THE EXERCISE:
Repeat word for word the stretch of the entries below, from the line containing "Which is farthest" through the end of the entries.

PROVIDED ENTRIES:
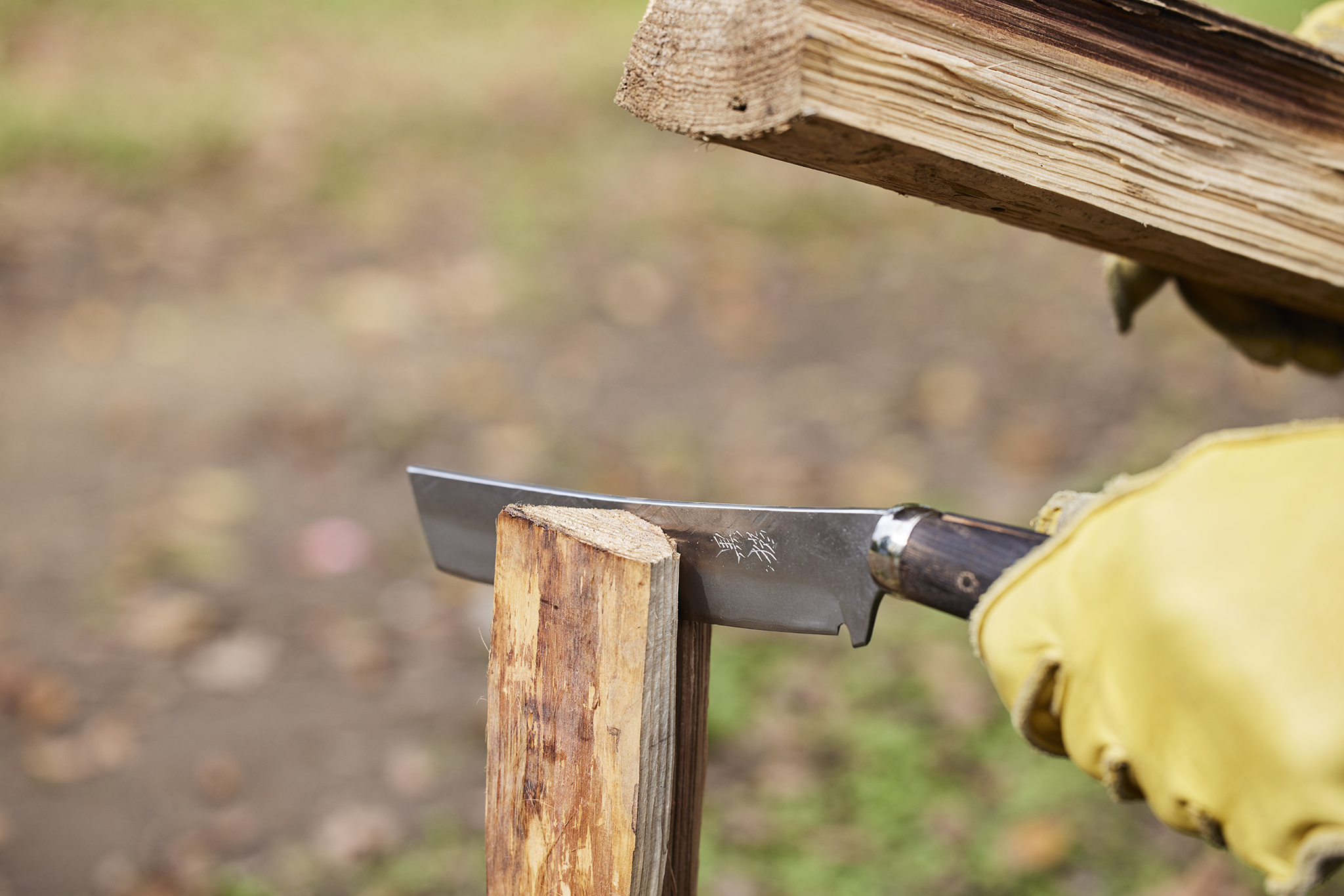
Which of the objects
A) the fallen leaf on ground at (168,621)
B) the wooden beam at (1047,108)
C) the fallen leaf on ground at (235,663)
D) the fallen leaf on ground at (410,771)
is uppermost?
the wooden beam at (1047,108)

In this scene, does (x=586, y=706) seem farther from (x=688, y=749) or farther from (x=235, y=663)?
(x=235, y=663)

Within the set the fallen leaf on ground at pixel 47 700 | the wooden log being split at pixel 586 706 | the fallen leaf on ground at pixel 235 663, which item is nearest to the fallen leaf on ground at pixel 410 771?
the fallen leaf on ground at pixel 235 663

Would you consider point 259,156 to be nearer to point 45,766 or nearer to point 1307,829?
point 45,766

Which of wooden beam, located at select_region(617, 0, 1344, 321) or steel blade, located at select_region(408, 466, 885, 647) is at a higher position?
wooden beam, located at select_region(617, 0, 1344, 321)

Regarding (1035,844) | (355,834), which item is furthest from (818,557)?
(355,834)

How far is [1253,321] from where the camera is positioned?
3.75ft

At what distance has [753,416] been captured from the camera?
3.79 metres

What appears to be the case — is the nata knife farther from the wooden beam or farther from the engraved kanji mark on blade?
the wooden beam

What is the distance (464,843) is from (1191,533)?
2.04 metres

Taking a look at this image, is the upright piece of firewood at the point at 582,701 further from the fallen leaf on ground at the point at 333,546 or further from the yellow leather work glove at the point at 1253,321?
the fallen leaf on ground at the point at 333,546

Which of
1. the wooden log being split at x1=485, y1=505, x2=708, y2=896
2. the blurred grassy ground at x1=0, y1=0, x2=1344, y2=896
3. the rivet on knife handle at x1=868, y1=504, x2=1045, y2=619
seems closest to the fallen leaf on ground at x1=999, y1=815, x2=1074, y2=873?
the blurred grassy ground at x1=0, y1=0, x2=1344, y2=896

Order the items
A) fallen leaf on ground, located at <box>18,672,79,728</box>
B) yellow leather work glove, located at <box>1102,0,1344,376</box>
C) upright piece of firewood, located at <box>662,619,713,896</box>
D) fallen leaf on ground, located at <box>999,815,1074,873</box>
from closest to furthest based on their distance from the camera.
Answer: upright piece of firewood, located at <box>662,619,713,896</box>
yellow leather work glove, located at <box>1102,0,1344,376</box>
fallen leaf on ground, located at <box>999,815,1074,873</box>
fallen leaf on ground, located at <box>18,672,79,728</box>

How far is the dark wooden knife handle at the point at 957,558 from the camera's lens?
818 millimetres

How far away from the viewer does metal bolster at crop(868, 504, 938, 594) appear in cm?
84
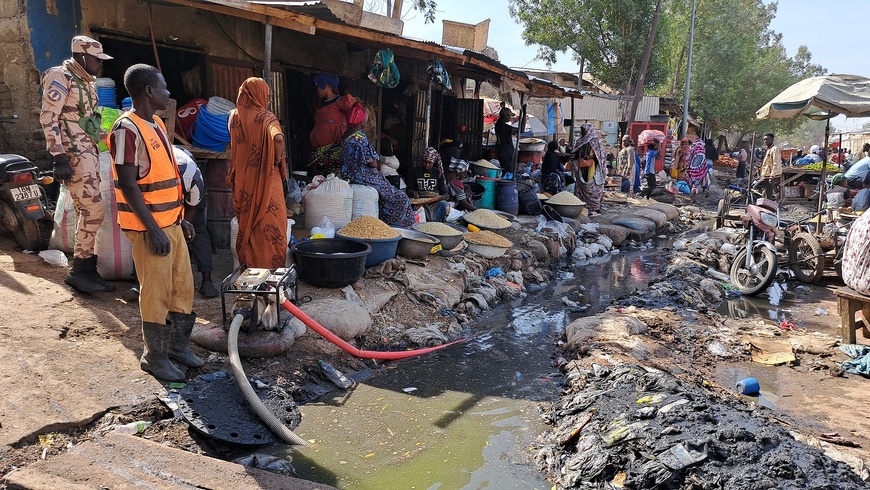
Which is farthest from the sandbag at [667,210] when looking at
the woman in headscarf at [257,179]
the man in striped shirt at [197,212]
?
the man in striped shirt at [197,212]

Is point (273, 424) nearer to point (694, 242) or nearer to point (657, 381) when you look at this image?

RESPONSE TO THE EXERCISE:
Which is farthest from the sandbag at [667,210] when looking at
the woman in headscarf at [257,179]
the man in striped shirt at [197,212]
?
the man in striped shirt at [197,212]

Is point (273, 424) nearer to point (694, 242) or nearer to point (657, 381) when you look at this image?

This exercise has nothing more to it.